KENT E.  CALDER

 

DIRECTOR

REISCHAUER CENTER FOR EAST ASIAN STUDIES

NITZE SCHOOL FOR ADVANCED INTERNATIONAL STUDIES

JOHNS HOPKINS UNIVERSITY

 

 

 

 

CHINA’S ENERGY DIPLOMACY AND ITS GEOPOLITICAL IMPLICATIONS

 

 

 

 

 

BEFORE THE COMMISSION ON U.S.-CHINA ECONOMIC AND SECURITY

 

 REVIEW

 

 

 

 

HEARINGS ON CHINA’S ENERGY NEEDS AND STRATEGIES

 

 

 

THURSDAY, OCTOBER 30, 2003

 

 

WASHINGTON, D.C.

 

 

 

 

 

 

 

 

 

 

 

 

 

The critical point of departure in thinking about China’s future energy diplomacy must be that nation’s substantial and rapidly increasing dependence on energy imports, fueled by its extraordinary economic growth. As late as 1990 China had a net oil-trade surplus of over $1 billion/year with Japan alone. Until the fall of 1993 China was a net oil exporting nation. Yet last year it imported over 1.4 million barrels per day from the broader world.

 

And the prospects are strong for substantial future increases in China’s international energy dependency. Economic growth shows strong promise of being both rapid and sustained, due to high rates of capital formation and large prospective future increases in factor productivity. China’s economy shows prospect of growing more, rather than less, energy intensive, particularly in the consumer sphere, as automobile ownership and usage of energy-intensive appliances like air conditioners steadily broadens. Nations at China’s intermediate stage of development typically experience large increases in energy usage, with industrial consumption in such sectors as construction and petrochemicals augmenting increasingly buoyant consumer demand.

 

China certainly enjoys a wealth of natural energy resources, including coal reserves that rival those of the United States as the largest on earth. Yet environmental and infra-structural problems, compounded by a reluctance to offer foreign investors the incentives necessary to access state-of-the-art drilling technology, prevent China from realizing its domestic energy production potential. The major reserves, of oil in particular, are located in the North and the West, while energy demand is surging most rapidly in the South and the East.   And the railways and pipelines needed to transport oil, coal, and natural gas from one part of the country to another remain under-developed, and in a woeful state of dis-repair.

◆ ◆ ◆ ◆ ◆ ◆ ◆

Activity list:
1. Decide whether each statement agrees with the testimony on China's energy diplomacy. Answer yes or no for each, and quote the words from the testimony that decide it.
(a) China was a net oil exporter until the fall of 1993.
(b) China's major oil reserves lie in the South and the East.
(c) China has been eager to give foreign investors incentives to access advanced drilling technology.
2. According to the testimony on China's energy diplomacy, which fuels must be transported by railways and pipelines from one part of China to another? List every one.
3. How much oil per day does the testimony on China's energy diplomacy say China imported last year?

Data records:
◆ ◆ ◆ ◆ ◆ ◆ ◆

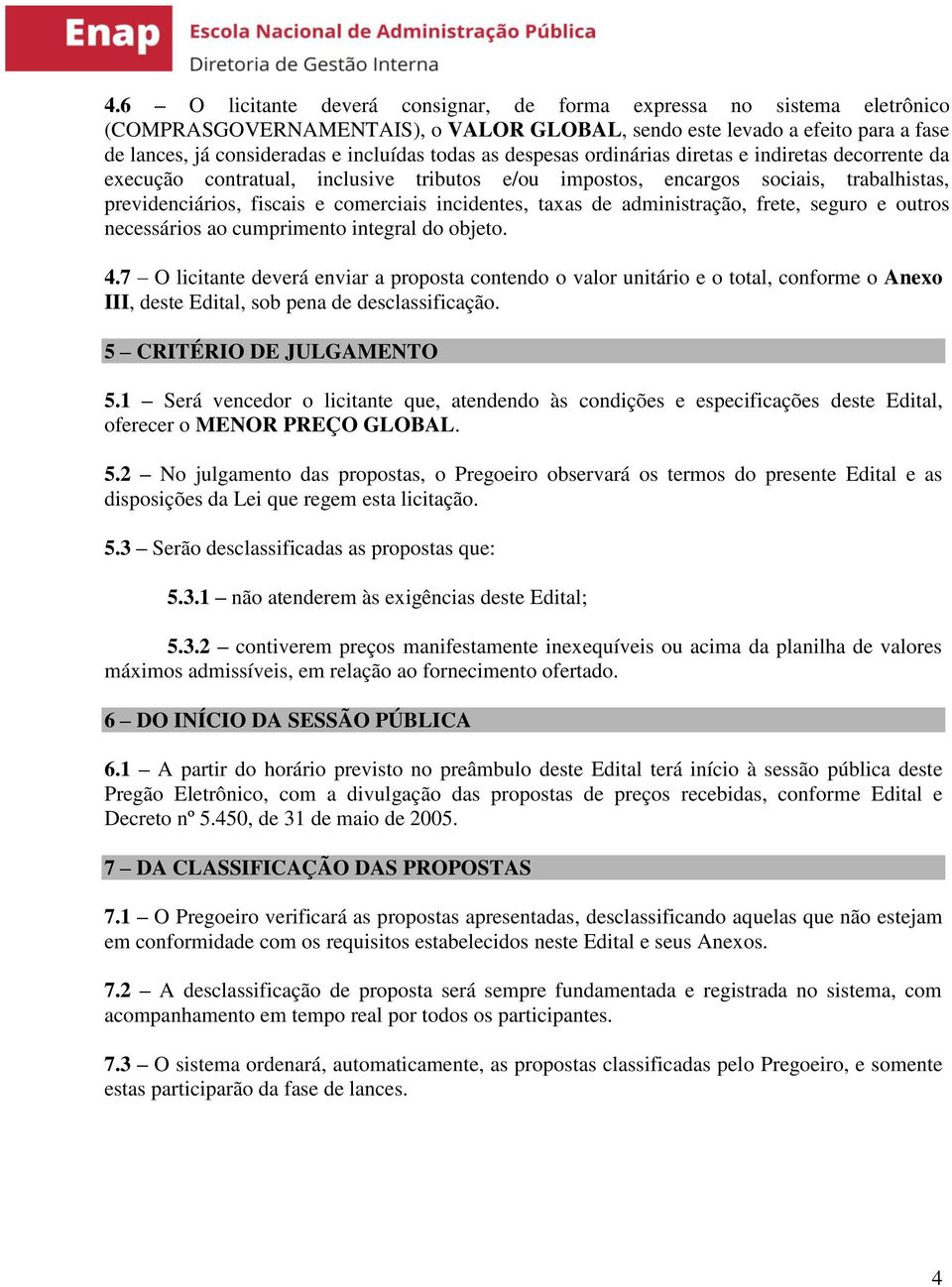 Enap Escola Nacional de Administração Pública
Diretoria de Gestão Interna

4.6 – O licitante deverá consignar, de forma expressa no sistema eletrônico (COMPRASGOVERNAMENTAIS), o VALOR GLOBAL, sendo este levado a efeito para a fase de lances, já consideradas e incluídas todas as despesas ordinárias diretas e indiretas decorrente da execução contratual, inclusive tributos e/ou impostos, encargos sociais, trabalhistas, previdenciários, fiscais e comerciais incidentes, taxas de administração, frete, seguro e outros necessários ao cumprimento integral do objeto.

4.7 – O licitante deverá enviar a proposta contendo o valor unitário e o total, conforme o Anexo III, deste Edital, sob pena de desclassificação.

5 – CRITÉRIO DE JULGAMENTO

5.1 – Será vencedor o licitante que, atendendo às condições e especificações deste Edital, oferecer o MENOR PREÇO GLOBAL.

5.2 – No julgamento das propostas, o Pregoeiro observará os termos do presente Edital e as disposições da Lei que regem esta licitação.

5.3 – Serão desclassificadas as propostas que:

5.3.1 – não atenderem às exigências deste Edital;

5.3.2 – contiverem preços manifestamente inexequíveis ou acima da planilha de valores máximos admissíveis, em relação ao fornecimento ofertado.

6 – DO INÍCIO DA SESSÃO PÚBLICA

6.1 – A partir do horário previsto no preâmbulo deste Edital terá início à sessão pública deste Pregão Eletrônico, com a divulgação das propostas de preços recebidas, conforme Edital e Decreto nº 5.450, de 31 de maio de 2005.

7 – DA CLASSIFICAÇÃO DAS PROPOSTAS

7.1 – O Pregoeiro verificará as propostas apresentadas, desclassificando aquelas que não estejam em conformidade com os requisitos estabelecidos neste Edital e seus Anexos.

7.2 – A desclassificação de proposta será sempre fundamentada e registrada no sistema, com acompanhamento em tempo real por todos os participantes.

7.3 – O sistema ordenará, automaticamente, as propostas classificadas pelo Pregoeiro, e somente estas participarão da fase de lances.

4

◆ ◆ ◆ ◆ ◆ ◆ ◆

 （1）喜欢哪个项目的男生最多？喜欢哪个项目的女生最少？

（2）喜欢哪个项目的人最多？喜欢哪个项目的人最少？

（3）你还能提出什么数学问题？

◆ ◆ ◆ ◆ ◆ ◆ ◆

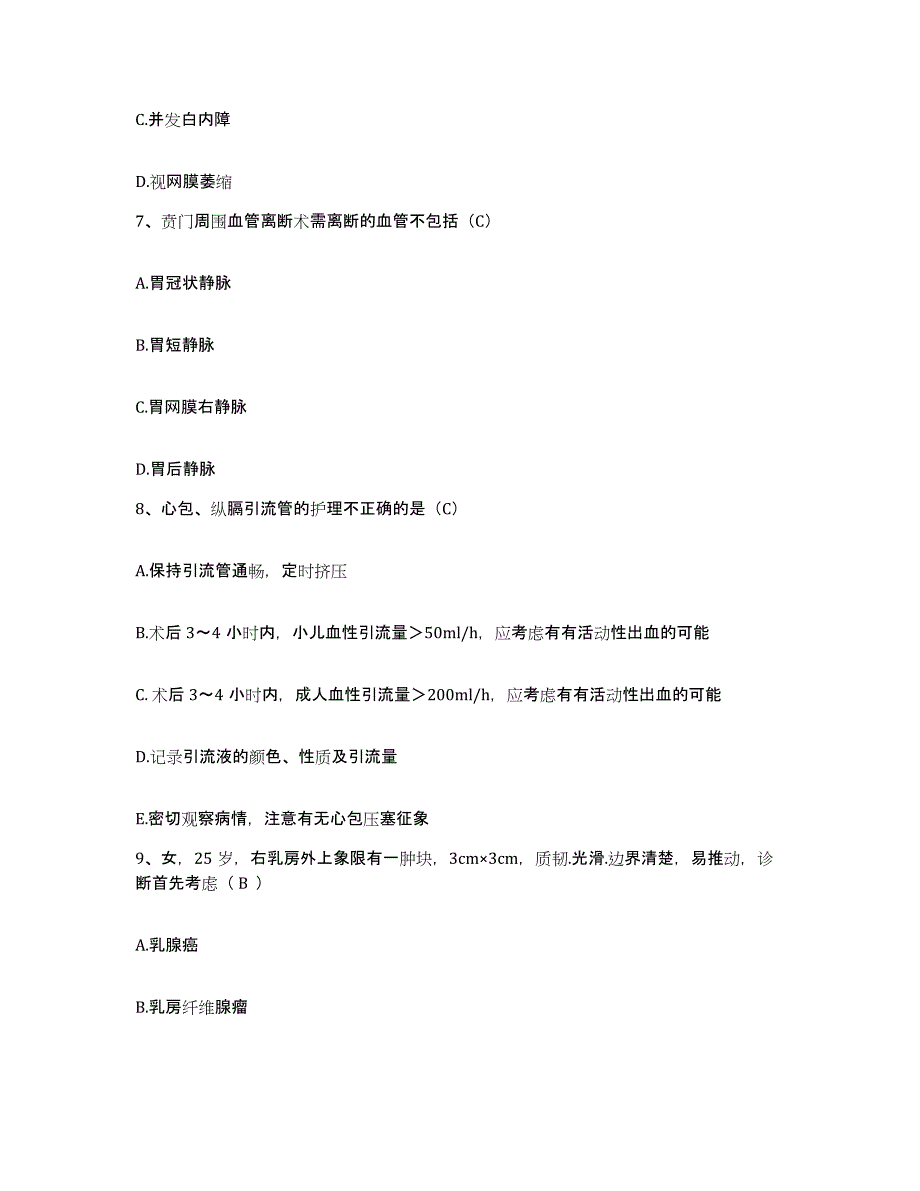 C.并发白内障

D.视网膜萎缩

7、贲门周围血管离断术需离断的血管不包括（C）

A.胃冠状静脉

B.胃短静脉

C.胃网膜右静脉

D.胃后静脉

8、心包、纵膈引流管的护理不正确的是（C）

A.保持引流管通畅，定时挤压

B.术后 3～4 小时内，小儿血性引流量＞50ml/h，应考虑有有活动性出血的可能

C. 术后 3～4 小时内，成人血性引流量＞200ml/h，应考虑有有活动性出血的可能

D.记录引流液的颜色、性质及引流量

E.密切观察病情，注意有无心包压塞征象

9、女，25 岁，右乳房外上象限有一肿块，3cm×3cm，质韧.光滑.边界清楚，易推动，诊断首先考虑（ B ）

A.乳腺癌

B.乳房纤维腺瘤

◆ ◆ ◆ ◆ ◆ ◆ ◆

Answers to the problems:
1.
(a) Yes: "Until the fall of 1993 China was a net oil exporting nation."
(b) No: "The major reserves, of oil in particular, are located in the North and the West, while energy demand is surging most rapidly in the South and the East."
(c) No: "a reluctance to offer foreign investors the incentives necessary to access state-of-the-art drilling technology"

2. Oil, coal, and natural gas.

3. Over 1.4 million barrels per day.